What I was really trying to get a handle on is what part(s) of the system is actually in control of the firmware update process...

Assuming "Check for Updates" is disabled in the system, is it the CONTROLLER (or App) which instructs each PLAYER to update itself if/when the Controller sees that a Player is at a lower(*) version?

And is something then permanently set in each PLAYER once it has realised (or been told) that there is a newer version of the firmware available - meaning that the Player will then forever continue to (attempt to) upgrade itself ?

Or do these attempts only continue as long as the newer controller is connected to the system?

I'm hoping (against hope) that update attempts will only occur while the Controller is there AND the Controller has checked that the Sonos Update Server is actually accessible AND the user does actually agree to "Let's do this!"

... but I see I have failed to win the Lottery again this week, so perhaps I'm not lucky enough!

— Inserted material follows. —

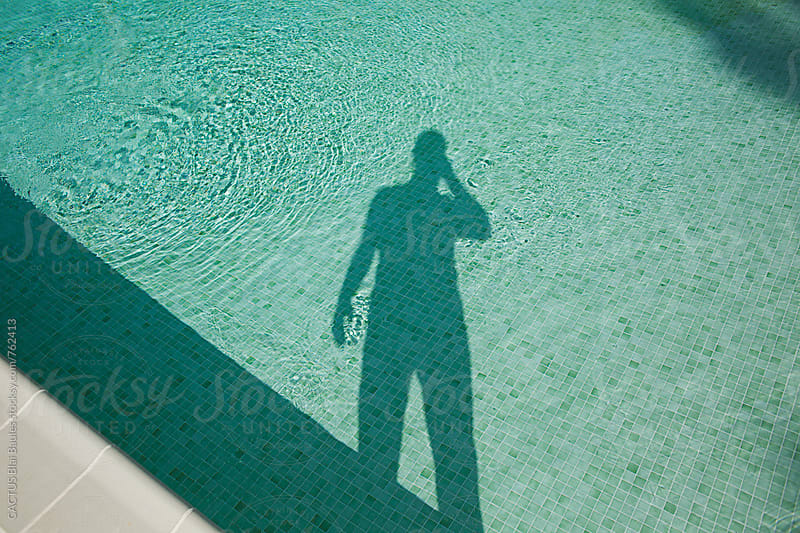 Shadow projected on a pool by CACTUS Blai Baules for Stocksy United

Has any firewalled Sonos v8.4 user had experience of a newer Controller App stumbling upon on their system?

Thx
Paul

(*) As a software professional myself, this behaviour has always seemed incredibly lazy programming by Sonos.
Maintaining backwards compatibility in a Program or App (the ability to talk down to previous versions of hardware) is almost never impossible - just takes a little more effort.
Assuming "Check for Updates" is disabled in the system, is it the CONTROLLER (or App) which instructs each PLAYER to update itself if/when the Controller sees that a Player is at a lower(*) version?
The controller would initiate/control the update process, telling each player to update and then monitoring progress. Since in your example the network couldn't locate the update server I suspect that the up-to-date controller will just sit there complaining, and not working.

And is something then permanently set in each PLAYER once it has realised (or been told) that there is a newer version of the firmware available - meaning that the Player will then forever continue to (attempt to) upgrade itself ?

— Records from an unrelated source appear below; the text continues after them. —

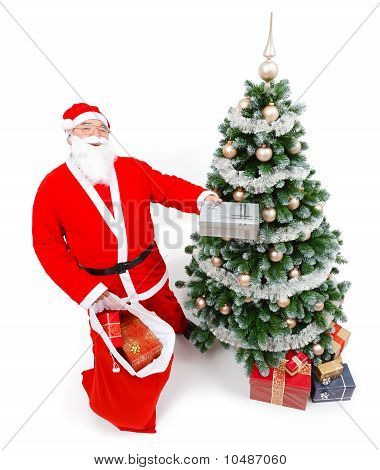 Santa Claus Offering Present In Front Of Christmas Tree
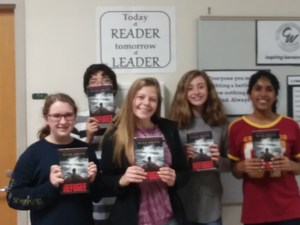 7th Graders holding books REFUGEE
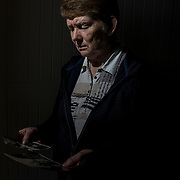 Local historian Catherine Corless contemplates childhood photographs in her house in the outskirts of Tuam, Ireland. Corless's investigation into a burial site in St. Mary's Mother and Baby Home in Tuam, where she believed 796 children, most of them infants, were interred between 1925 and 196, proved to be right when a state-financed investigation uncovered the remains of babies, small children and foetuses interred where she said they would.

Usually yes. But in this case if the player hasn't been able to contact the update server itself then it may not change the flag. Never tried it, so YMMV.

(*) As a software professional myself, this behaviour has always seemed incredibly lazy programming by Sonos.
Maintaining backwards compatibility in a Program or App (the ability to talk down to previous versions of hardware) is almost never impossible - just takes a little more effort.

As a professional you also ought to know that, given there could be increasing architectural incompatibilities between different versions as the system evolves, Sonos would end up pouring ever-increasing resources into such a hole. Those resources are desperately needed to push forward on additional developments, of hardware and of software. And all to cater for a vanishingly small number of users who decline to update. I'm afraid the business case to do so is non-existent.
Userlevel 7
Badge +22
I work with Oracle software for a living. From a software perspective, Oracle is the complete opposite of Sonos in that customers can operate on whatever version of the software they want. The software is extremely flexible and configurable in comparison to Sonos. As a result, it's an utter nightmare to maintain for both Oracle and their customers. Bugs are numerous and pretty much guaranteed to be introduce whenever even a minor upgrade is applied. The business model is completely different though as customers pay license fees for the software and additional fees for support. It needs to be done this way for this scenario. I don't consider avoiding all this by supporting a single version, particularly when there is no license or support fees generating revenue, to be lazy.
Userlevel 1
That was quick! And "Sorry" if I wasn't clear

I wasn't meaning specifically the 8.4-8.5 "upgrade" but rather some of the previous upgrades - the ones where the only claimed enhancements were to support hardware which I didn't possess &/or internet services which I didn't want to use.

Those where...
a) changes to underlying functionality &/or protocols for pre-existing hardware was minimal or non-existent
b) once the controller got it into its head that an update was available - updating the system was the only thing it would allow
(yes you could "cancel" but that just looped back to "We need to update your system", rather than proceeding with at-worst slightly impaired functionality. Especially "user-friendly" if this happened during a party)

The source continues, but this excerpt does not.